Noble Peace prize winner to visit TU Science Cafe | Events
THOMAS COUNTY, GA – News release from Thomas University
A Nobel Prize winner in Chemistry will visit Thomas University as part of its Science Café series.
The series, which began last fall, is a relaxed setting where scientists discuss their work through a casual conversation with participants.
The first speaker for the fall segment of the series will be Sir Harold Kroto, who was a co-recipient of the Nobel Prize in Chemistry in 1996. His topic will be “Scientists of the past and their Present Influence.”
Originally from the city of Bolton in northern England, Kroto holds a bachelor’s degree in Chemistry and a Ph.D. in Molecular Spectroscopy, both from the University of Sheffield.
He began his academic career at the University of Sussex in Brighton in 1967, becoming a professor in 1985 and a Royal Society Research Professor in 1991.
In 1996 Kroto was knighted for his contributions to Chemistry. Also in 1996, Kroto, Robert Curl and Richard Smalley received the Nobel Prize for Chemistry for the discovery of C60 Buckminsterfullerene, a new form of carbon also known as “buckyballs.”
The molecule consists of 60 carbon atoms arranged as a spheroid in a pattern that matches the stitching on soccer balls. The configuration reminded Kroto of the geodesic domes designed by the late inventor/architect Buckminster Fuller, hence the name “buckminsterfullerene.”
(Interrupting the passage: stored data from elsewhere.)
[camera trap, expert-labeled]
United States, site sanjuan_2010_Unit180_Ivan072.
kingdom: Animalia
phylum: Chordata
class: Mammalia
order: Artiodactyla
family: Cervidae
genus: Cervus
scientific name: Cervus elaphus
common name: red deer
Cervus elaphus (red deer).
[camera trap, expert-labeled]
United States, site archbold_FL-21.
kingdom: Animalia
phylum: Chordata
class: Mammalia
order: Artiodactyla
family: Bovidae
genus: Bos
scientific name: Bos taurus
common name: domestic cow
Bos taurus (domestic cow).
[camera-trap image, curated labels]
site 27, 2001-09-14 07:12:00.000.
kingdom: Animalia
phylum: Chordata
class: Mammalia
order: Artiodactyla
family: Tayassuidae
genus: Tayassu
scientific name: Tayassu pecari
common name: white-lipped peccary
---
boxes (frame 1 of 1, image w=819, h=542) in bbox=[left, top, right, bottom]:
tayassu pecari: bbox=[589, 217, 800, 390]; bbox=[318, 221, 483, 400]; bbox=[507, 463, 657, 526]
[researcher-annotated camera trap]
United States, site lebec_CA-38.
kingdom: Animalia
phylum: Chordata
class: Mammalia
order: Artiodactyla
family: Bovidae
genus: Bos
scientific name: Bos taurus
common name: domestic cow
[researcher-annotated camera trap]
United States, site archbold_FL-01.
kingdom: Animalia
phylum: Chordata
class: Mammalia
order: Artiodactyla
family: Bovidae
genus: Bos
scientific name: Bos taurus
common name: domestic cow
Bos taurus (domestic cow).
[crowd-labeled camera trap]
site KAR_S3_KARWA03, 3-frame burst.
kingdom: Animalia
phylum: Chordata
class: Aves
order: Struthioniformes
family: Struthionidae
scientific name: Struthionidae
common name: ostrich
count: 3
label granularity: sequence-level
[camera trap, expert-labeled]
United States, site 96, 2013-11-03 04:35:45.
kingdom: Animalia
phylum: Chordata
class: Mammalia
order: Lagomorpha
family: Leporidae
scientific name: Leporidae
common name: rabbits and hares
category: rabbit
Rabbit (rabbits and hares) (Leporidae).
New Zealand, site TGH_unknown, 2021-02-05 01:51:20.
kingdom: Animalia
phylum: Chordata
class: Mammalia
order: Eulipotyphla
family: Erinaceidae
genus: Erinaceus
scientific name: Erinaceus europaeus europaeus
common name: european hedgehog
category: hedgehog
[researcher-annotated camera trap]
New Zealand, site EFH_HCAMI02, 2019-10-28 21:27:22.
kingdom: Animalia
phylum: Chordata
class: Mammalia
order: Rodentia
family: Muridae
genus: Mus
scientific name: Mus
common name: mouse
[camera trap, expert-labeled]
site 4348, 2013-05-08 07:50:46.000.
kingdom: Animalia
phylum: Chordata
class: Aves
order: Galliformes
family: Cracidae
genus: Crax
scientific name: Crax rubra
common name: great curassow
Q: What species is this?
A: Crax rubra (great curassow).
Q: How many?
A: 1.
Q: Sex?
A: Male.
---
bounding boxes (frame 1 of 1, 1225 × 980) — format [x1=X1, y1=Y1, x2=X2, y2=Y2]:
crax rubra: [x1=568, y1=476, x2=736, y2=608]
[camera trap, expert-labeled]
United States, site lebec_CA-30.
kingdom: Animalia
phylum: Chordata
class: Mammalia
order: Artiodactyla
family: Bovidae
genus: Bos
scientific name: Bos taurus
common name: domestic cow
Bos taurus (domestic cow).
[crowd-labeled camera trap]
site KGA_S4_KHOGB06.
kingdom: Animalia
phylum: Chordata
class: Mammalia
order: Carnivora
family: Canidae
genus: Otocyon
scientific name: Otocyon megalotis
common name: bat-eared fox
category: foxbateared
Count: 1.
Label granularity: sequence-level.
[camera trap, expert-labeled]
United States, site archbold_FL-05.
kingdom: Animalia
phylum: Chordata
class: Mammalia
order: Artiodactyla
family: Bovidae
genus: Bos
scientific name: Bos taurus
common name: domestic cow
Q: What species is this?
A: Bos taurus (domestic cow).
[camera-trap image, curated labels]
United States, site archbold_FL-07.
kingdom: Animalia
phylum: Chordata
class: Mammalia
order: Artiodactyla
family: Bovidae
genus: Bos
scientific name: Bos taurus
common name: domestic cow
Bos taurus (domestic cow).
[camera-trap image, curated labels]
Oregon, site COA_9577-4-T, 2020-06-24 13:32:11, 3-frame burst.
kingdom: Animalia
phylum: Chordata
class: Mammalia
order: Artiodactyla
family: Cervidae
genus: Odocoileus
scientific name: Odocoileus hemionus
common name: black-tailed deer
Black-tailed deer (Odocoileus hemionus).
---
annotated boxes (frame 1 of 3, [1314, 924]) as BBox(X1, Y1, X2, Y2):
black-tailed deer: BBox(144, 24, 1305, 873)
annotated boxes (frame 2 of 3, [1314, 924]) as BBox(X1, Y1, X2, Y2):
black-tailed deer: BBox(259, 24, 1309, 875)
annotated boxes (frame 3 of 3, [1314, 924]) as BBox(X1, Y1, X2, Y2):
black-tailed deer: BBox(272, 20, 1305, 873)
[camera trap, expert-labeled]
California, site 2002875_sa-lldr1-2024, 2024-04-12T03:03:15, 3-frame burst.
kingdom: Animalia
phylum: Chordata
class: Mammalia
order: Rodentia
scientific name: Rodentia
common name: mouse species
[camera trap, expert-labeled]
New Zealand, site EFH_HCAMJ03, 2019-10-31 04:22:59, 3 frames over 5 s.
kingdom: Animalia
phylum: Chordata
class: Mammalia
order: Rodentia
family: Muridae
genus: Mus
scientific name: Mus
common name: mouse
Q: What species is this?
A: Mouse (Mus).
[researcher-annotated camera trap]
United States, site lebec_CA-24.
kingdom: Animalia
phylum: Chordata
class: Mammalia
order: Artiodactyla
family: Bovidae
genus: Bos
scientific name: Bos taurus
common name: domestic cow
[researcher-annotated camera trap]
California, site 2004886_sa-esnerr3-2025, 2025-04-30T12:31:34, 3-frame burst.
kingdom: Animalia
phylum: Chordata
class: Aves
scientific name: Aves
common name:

In 2001, he won the Royal Society’s prestigious Michael Faraday Award, which is presented annually to a scientist who has done the most to further public communication of science, engineering or technology in the United Kingdom.
Kroto is now the Francis Eppes Professor in the Department of Chemistry and Biochemistry at Florida State University.
The Science Café will be held at 6:30 p.m. Tuesday, Sept. 25, at the Hawk’s Nest inside the Campus Center at Thomas University.
The Hawk’s Nest will have a dinner special served from 6 to 6:30 p.m. for those who wish to share a meal with the presenter. Drinks and light snacks will be provided. Admission is free and open to learners of all ages.
Other upcoming Science Cafés will feature Misty Penton presenting “Archaeology in a Historic Thomasville Cemetery” on Oct. 30 and Dr. Michael Davison presenting “Microscopic Photography” on Nov. 27.